BEGIN Supplied material

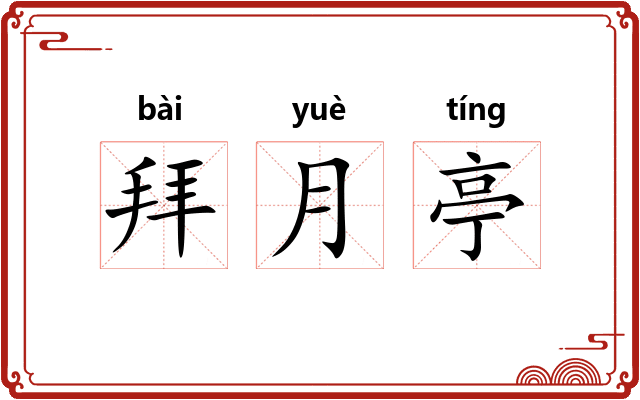 拜月亭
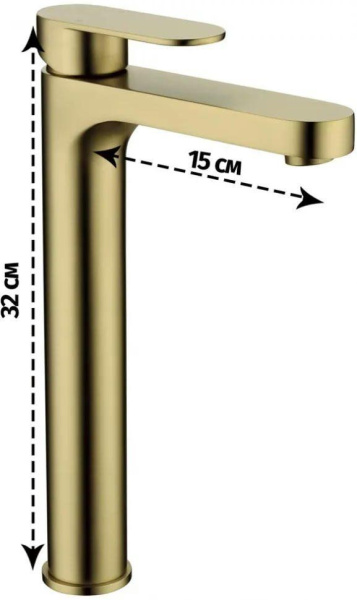 Смеситель для раковины Высокий Grocenberg GB3011 Золото матовый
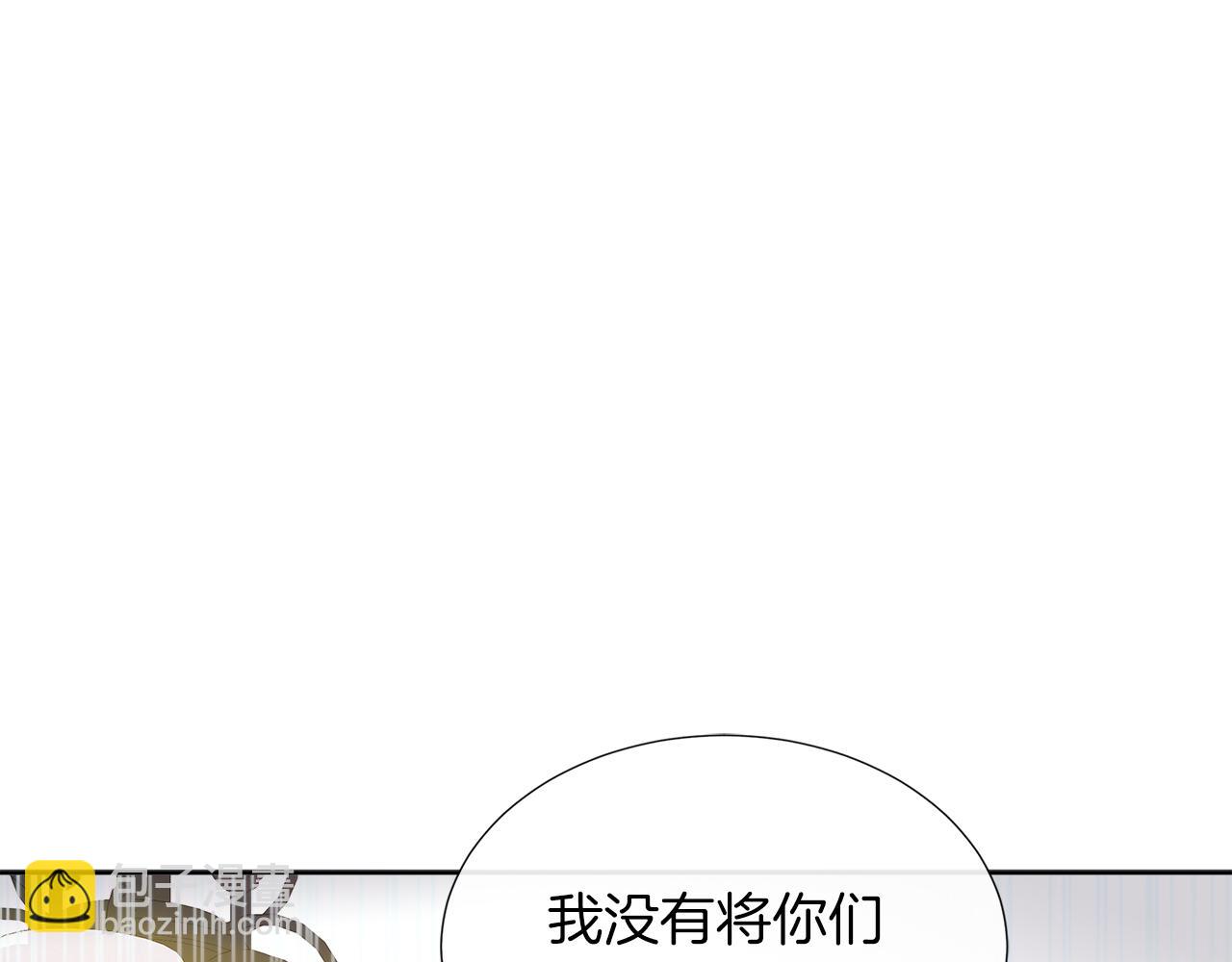 第25话 来自蛮族的考验(1/3)-第25话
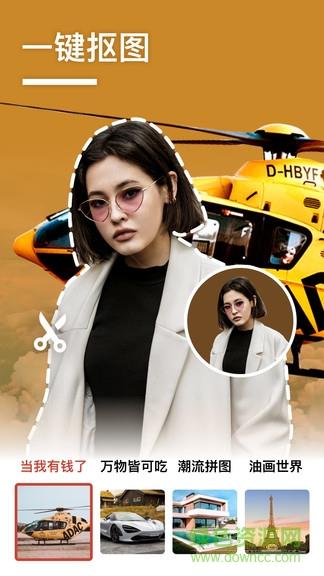 抠图壁纸相机  v1.1.0图2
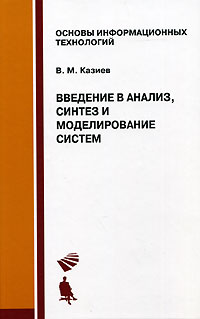 В. М. Казиев - Введение в анализ, синтез и моделирование систем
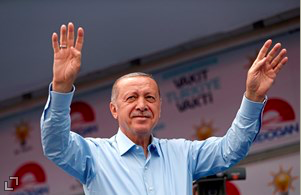 Towards entry "Comments by Hüseyin Çiçek: From a weak democracy to a personalized autocracy"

END Supplied material

• Task statement: Update the listing above by changing "personalized autocracy" to "personal dictatorship" and keeping every other word as it is. Give only the text lines, without the pictures.

• Output for this exercise:
 拜月亭
 Смеситель для раковины Высокий Grocenberg GB3011 Золото матовый
 第25话 来自蛮族的考验(1/3)-第25话
 抠图壁纸相机  v1.1.0图2
 В. М. Казиев - Введение в анализ, синтез и моделирование систем
 Towards entry "Comments by Hüseyin Çiçek: From a weak democracy to a personal dictatorship"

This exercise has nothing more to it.